- [THE PROBLEM]
Copy each line below exactly as it appears. Pictures are to be omitted.

- [DATA EXTRACT]
━━━━━━━━

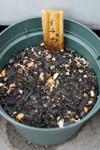 Plant_20080530_02_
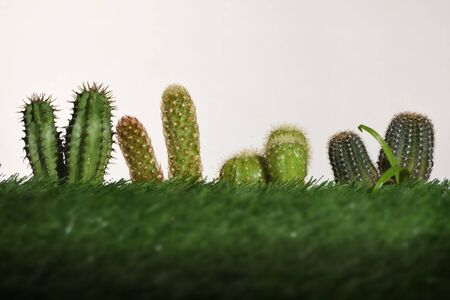 Cactus plant on green grasses background. Indoor plant concept and natural background idea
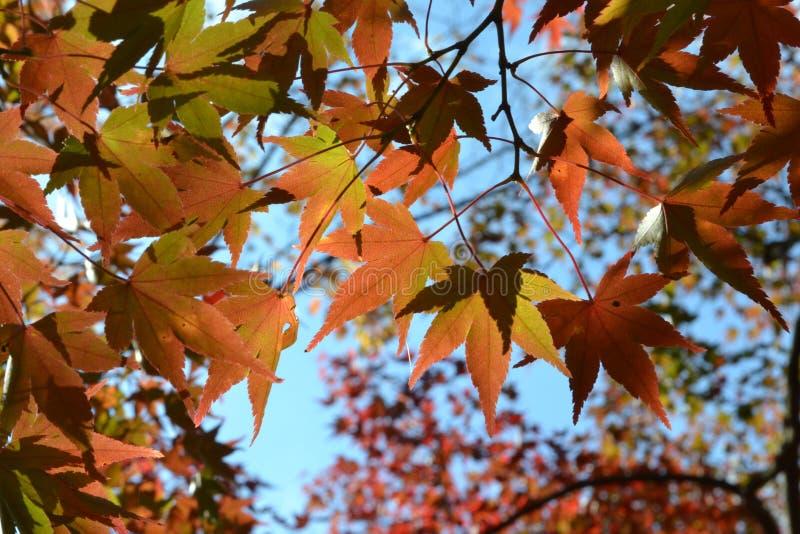 橙色槭树叶子和蓝天在秋天 免版税库存照片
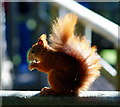 TQ3643 : Red Squirrel at the British Wildlife Centre, Newchapel, Surrey  by Peter Trimming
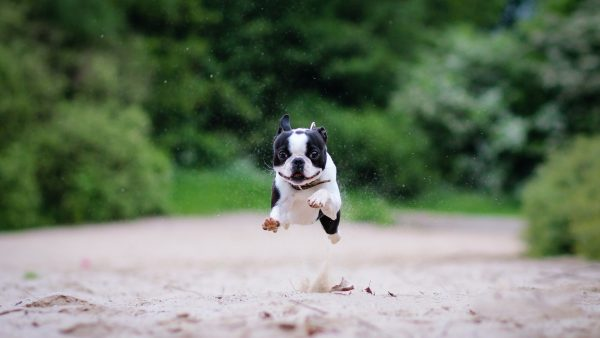 boston-terrier-wallpaper9-600x338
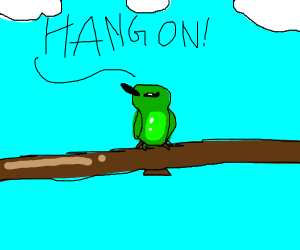 green bird says hang on!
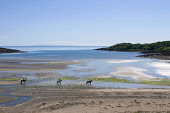 Riders at Brighouse Bay, Dumfries and Galloway. Picture Credit: Allan Wright / Scottish Viewpoint Tel: +44 (0) 131 622 7174   Fax: +44 (0) 131 622 7175 E-Mail : info@scottishviewpoint.com This photogr... Public atmospheric,bay,beach,blue,blue sky,bright,dry,dumfries and galloway,freedom,Galloway,hacking,horizon,horse riding,horses,isle of man,kirkcudbrightshire,people,relaxing,rocks,romantic,sand,scotland,sc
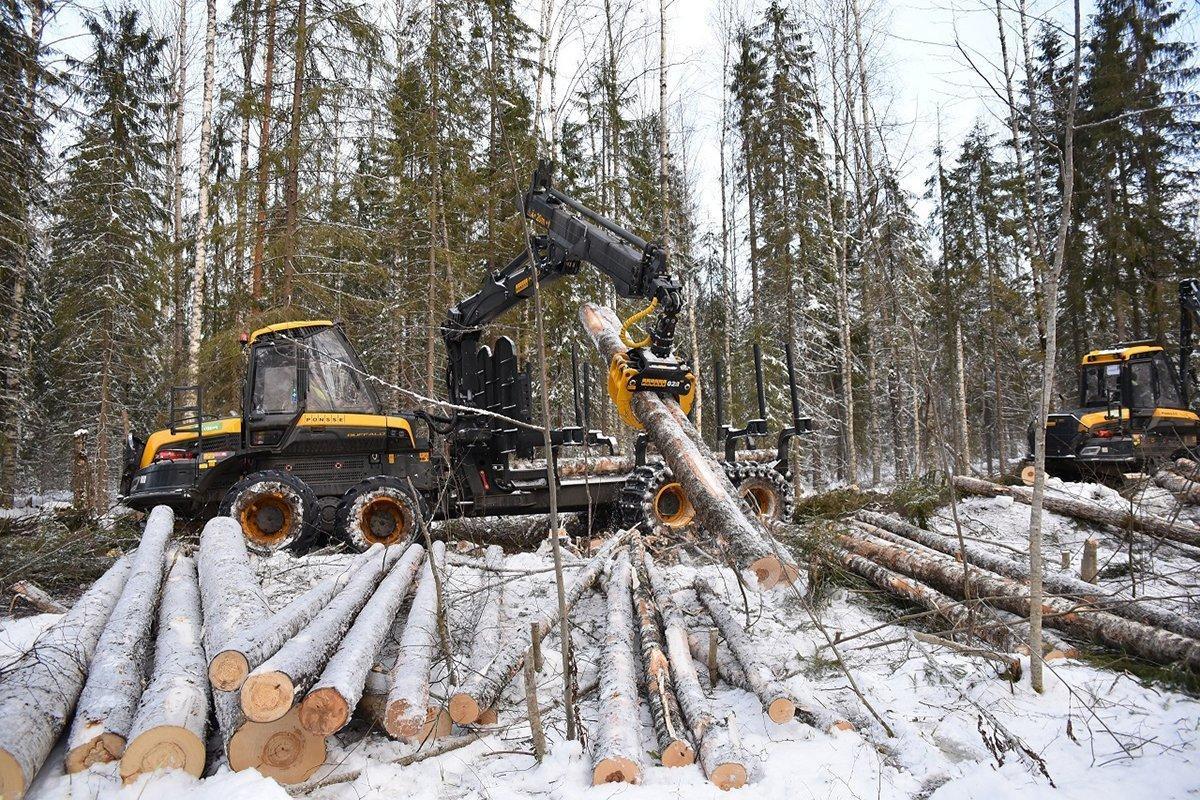 Дальний Восток России: огромные запасы древесины недостаточно освоены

━━━━━━━━

- [RESPONSE TO THIS TASK]
 Plant_20080530_02_
 Cactus plant on green grasses background. Indoor plant concept and natural background idea
 橙色槭树叶子和蓝天在秋天 免版税库存照片
 TQ3643 : Red Squirrel at the British Wildlife Centre, Newchapel, Surrey  by Peter Trimming
 boston-terrier-wallpaper9-600x338
 green bird says hang on!
 Riders at Brighouse Bay, Dumfries and Galloway. Picture Credit: Allan Wright / Scottish Viewpoint Tel: +44 (0) 131 622 7174   Fax: +44 (0) 131 622 7175 E-Mail : info@scottishviewpoint.com This photogr... Public atmospheric,bay,beach,blue,blue sky,bright,dry,dumfries and galloway,freedom,Galloway,hacking,horizon,horse riding,horses,isle of man,kirkcudbrightshire,people,relaxing,rocks,romantic,sand,scotland,sc
 Дальний Восток России: огромные запасы древесины недостаточно освоены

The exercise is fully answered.